Gaining access to higher education without bureaucratic boundaries is a serious concern for refugees. In Europe, and Germany in particular, there are several obstacles refugees face when trying to enter higher education study programs (e.g., laws, missing documents). Further, students with a migration background are more prone to dropping out of university study programs than those without. Although studies of the integration and academic success of refugees in higher education are scarce, the challenges arising from these issues are apparent.
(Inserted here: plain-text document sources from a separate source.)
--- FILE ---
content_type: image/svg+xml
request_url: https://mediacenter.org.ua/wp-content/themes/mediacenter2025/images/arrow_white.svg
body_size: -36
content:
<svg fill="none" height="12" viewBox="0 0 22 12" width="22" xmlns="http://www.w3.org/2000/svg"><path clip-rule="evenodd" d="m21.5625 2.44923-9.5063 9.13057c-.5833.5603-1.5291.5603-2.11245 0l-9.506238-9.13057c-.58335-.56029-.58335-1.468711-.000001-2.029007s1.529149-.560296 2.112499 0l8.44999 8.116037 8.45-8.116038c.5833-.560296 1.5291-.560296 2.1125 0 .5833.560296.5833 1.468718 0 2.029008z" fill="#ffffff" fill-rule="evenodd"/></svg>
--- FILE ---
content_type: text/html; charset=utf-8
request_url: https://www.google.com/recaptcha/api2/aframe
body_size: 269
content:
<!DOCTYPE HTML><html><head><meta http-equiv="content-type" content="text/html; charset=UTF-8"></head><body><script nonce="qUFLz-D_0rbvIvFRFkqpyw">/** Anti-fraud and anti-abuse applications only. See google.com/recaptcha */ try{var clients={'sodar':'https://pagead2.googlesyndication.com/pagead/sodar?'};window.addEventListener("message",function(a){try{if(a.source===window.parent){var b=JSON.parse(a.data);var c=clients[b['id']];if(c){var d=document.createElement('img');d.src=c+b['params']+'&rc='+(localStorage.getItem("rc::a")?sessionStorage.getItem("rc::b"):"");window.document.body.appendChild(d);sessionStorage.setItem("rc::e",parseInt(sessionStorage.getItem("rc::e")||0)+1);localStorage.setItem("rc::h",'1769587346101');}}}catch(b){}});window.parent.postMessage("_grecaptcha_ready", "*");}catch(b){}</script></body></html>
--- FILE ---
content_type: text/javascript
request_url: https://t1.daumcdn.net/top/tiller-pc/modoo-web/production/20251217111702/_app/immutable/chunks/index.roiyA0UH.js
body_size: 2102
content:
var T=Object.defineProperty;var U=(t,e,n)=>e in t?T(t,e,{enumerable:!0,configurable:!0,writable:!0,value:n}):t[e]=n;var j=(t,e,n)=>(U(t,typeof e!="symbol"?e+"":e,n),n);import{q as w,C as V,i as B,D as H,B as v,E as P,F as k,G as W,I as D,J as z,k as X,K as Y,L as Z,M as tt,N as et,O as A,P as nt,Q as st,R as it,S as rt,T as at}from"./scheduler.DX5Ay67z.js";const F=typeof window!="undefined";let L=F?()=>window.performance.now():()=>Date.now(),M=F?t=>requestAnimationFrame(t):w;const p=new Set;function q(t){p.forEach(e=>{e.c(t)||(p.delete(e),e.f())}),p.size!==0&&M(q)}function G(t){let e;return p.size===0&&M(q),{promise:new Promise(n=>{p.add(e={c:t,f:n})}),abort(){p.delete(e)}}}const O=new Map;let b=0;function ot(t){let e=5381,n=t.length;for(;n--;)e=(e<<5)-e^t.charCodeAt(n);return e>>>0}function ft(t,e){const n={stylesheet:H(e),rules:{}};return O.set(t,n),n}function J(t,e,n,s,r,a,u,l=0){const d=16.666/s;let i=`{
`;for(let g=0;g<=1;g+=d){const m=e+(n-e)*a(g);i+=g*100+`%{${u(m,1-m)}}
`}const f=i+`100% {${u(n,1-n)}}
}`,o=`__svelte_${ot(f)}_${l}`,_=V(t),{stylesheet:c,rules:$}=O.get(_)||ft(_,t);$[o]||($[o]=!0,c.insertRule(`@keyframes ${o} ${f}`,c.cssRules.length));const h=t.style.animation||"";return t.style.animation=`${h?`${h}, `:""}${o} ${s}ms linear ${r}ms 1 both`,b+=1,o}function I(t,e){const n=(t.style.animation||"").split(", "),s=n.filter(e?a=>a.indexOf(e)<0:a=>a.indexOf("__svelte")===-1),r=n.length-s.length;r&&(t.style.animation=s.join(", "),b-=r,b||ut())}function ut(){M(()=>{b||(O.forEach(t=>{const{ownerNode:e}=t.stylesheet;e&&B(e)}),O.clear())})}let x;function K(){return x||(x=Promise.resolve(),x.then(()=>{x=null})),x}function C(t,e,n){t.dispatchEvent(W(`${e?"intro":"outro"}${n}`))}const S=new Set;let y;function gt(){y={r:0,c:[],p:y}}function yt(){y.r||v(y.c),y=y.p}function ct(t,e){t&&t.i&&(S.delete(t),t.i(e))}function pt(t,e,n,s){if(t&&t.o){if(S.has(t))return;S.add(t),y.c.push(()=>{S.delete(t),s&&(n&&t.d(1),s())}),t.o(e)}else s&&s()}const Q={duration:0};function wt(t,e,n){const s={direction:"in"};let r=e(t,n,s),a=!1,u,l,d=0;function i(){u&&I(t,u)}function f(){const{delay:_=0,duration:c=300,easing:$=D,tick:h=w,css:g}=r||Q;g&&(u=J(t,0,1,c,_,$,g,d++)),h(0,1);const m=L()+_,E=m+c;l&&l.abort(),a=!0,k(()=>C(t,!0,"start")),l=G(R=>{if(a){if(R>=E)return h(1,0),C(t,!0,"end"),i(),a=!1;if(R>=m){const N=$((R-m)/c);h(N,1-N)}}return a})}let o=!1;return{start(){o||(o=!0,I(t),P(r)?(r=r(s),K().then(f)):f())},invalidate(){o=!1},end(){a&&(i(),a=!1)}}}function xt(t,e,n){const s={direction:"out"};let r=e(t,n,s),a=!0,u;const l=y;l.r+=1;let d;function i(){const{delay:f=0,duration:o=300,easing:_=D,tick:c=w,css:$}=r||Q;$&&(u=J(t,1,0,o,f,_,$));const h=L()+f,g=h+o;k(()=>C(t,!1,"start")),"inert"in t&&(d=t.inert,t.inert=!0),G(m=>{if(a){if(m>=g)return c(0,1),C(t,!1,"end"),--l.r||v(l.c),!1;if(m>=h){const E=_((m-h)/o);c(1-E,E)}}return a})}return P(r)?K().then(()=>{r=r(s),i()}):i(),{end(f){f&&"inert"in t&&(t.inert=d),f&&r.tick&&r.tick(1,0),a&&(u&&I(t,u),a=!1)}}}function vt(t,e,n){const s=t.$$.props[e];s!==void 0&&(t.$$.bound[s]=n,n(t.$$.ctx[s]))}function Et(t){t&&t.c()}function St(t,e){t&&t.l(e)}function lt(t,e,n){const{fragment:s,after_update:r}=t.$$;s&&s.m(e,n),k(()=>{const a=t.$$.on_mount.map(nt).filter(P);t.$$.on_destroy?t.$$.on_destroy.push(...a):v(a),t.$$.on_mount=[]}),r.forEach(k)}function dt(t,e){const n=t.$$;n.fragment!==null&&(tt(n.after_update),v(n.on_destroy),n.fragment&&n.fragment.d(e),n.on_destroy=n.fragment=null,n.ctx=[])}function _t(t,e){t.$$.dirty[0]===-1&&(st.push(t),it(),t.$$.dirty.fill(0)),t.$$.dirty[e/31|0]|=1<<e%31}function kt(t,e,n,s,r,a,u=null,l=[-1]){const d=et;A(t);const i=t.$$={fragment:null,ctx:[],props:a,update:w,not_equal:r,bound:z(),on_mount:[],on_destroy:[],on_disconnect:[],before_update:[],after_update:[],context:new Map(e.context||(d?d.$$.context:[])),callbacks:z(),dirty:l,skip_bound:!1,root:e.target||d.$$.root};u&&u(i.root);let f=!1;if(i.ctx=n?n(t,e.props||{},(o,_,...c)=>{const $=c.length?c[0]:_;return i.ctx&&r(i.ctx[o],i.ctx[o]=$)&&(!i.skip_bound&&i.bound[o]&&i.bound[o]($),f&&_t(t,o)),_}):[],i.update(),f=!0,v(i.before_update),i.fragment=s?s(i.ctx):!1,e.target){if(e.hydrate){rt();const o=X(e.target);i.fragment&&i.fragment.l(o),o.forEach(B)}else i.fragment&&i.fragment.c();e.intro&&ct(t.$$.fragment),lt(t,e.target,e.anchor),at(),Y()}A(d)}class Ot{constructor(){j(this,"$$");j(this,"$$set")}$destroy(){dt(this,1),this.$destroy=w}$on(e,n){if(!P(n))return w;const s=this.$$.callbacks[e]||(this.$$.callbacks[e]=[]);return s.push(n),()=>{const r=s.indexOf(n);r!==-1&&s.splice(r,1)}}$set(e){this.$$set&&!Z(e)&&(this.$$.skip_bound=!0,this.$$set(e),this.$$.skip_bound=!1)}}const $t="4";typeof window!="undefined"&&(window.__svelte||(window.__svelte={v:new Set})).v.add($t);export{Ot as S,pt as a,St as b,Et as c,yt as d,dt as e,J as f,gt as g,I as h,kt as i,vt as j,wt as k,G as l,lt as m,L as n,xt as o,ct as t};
The Success and Opportunities for Refugees in Higher Education research project SUCCESS has been launched to investigate the effectiveness of a new online study program offered through the Kiron Open Higher Education (Kiron) learning platform which comprises online study programs based on Massive Open Online Courses, involves assessment of knowledge and skills, and provides support measures for students to improve the study opportunities, teaching-learning processes, and academic success of refugees.
Funded by the Federal Ministry of Education and Research of Germany, the SUCCESS project will be conducted from the beginning of 2017 to the end of 2019. SUCCESS is carried out not only by Johannes Gutenberg University Mainz, which is in charge of the project leadership of the cooperative project, and the start-up Kiron Open Higher Education, but also by RWTH Aachen University, which focuses on using online self-assessments as an advisory instrument and as a source of information for refugees, and Munich University of Applied Sciences, which examines further complementary measures.
Insights gained into how refugees can study effectively and achieve long-term success at university can be transferred to other contexts and guide further research. SUCCESS provides unique data outlining great challenges for higher education teaching, learning, and examination that students and higher education institutions have to face in relation to diversity and academic success, in particular, regarding the continuously increasing growing number of non-native speaker students.